An employee of the Company may be appointed as a Director. However, his or her employment contract must correspond to an actual employment. In this case, he or she does not lose the benefit of his or hers employment contract. The number of Directors who are bound to the company by an employment contract may not exceed one-third of the Directors in office.
No person will be appointed as a Director if, having exceeded seventy-five (75) years of age, his or her appointment would result in more than one-third of the members of the Board of Directors having exceeded that age.
If this limit is reached, the oldest Director will be considered to have resigned automatically at the end of the ordinary annual shareholders’ meeting approving the financial statements for the past fiscal year and held in the year in which this one-third limit was reached.
ARTICLE 15
CHAIRMAN OF THE BOARD OF DIRECTORS
The Board of Directors will elect from among its members a chairman (the “Chairman”) who will be an individual, failing which the appointment will be null and void. It determines the term of office of the Chairman, which may not exceed his or her term of office as a Director and may revoke him or her at any time. He or she may be re-elected.
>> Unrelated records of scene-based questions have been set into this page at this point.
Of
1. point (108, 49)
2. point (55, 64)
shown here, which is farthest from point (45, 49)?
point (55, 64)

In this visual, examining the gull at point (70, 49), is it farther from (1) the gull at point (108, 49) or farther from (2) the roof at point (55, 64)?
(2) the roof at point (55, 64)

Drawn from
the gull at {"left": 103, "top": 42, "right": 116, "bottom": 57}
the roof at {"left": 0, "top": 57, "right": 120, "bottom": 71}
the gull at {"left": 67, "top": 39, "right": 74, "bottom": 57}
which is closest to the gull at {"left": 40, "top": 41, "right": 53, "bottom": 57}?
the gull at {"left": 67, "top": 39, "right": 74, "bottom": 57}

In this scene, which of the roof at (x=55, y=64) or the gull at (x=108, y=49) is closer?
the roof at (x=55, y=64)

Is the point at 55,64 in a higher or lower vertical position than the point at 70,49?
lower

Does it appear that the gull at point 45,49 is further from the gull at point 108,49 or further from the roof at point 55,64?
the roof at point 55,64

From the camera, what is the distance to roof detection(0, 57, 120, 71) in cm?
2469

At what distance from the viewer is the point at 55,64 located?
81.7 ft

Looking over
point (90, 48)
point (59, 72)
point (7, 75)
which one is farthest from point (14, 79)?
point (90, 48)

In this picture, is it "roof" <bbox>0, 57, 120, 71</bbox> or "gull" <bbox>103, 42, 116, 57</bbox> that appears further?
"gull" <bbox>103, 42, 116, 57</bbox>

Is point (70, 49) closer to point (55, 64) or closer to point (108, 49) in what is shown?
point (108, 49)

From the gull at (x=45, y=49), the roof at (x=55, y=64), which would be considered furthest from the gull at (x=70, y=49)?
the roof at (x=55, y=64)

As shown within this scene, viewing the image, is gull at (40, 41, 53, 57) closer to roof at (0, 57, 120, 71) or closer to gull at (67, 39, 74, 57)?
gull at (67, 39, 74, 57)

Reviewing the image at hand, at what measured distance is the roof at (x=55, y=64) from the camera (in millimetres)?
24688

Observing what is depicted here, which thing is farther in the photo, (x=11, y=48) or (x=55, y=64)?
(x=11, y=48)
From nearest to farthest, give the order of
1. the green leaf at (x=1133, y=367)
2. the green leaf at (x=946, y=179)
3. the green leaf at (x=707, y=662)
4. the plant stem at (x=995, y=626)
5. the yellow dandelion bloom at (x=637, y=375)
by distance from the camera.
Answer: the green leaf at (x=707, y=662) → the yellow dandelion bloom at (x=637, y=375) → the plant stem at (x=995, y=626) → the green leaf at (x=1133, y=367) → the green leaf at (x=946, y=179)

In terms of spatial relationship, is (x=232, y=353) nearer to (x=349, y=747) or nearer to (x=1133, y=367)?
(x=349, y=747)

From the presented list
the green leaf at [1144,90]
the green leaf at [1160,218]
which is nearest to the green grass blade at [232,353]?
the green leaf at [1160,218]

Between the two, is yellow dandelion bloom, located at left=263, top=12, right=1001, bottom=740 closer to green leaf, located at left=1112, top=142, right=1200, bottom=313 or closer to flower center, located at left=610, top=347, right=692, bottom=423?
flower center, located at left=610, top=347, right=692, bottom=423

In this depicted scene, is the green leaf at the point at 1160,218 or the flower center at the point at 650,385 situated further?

The Board of Directors determines his or her compensation in accordance with the conditions set by law.
The Chairman of the Board of Directors may not be older than seventy-five (75) years of age. If the Chairman reaches this age limit during the term of office as Chairman, he or she is deemed to have resigned automatically. However, his or her term of office will extend until the next meeting of the Board of Directors at which his or her successor will be appointed.
In the event of a temporary impediment or the death of the Chairman, the Board of Directors may delegate a Director to perform the duties of the Chairman.
In the event of a temporary impediment, this delegation is granted for a limited period. It is renewable. In the event of death, it is valid until the election of the new Chairman.
The Chairman of the Board of Directors organizes and directs the work of the Board of Directors and reports to the shareholders’ meeting. The Chairman oversees the proper functioning of the Company’s governing bodies and ensures, in particular, that the Directors are able to carry out their duties.
ARTICLE 16
ORGANIZATION AND DELIBERATIONS OF THE BOARD OF DIRECTORS
| 1. | Meetings of the Board of Directors |
The Board of Directors meets as often as the interest of the Company requires.
Directors are convened to Board of Directors meetings by the Chairman by any written means, including electronic mail. The chief executive officer of the Company (the “CEO”) may also ask the Chairman to convene the Board of Directors on a specific agenda.
Directors representing at least one-third of the members of the Board of Directors may validly convene the Board, by any written means, if it has not met for more than two (2) months, indicating the agenda for the meeting.
When a works council has been formed, the representatives of the said works council, appointed in accordance with the provisions of the French Labor Code, must be called to all meetings of the Board of Directors.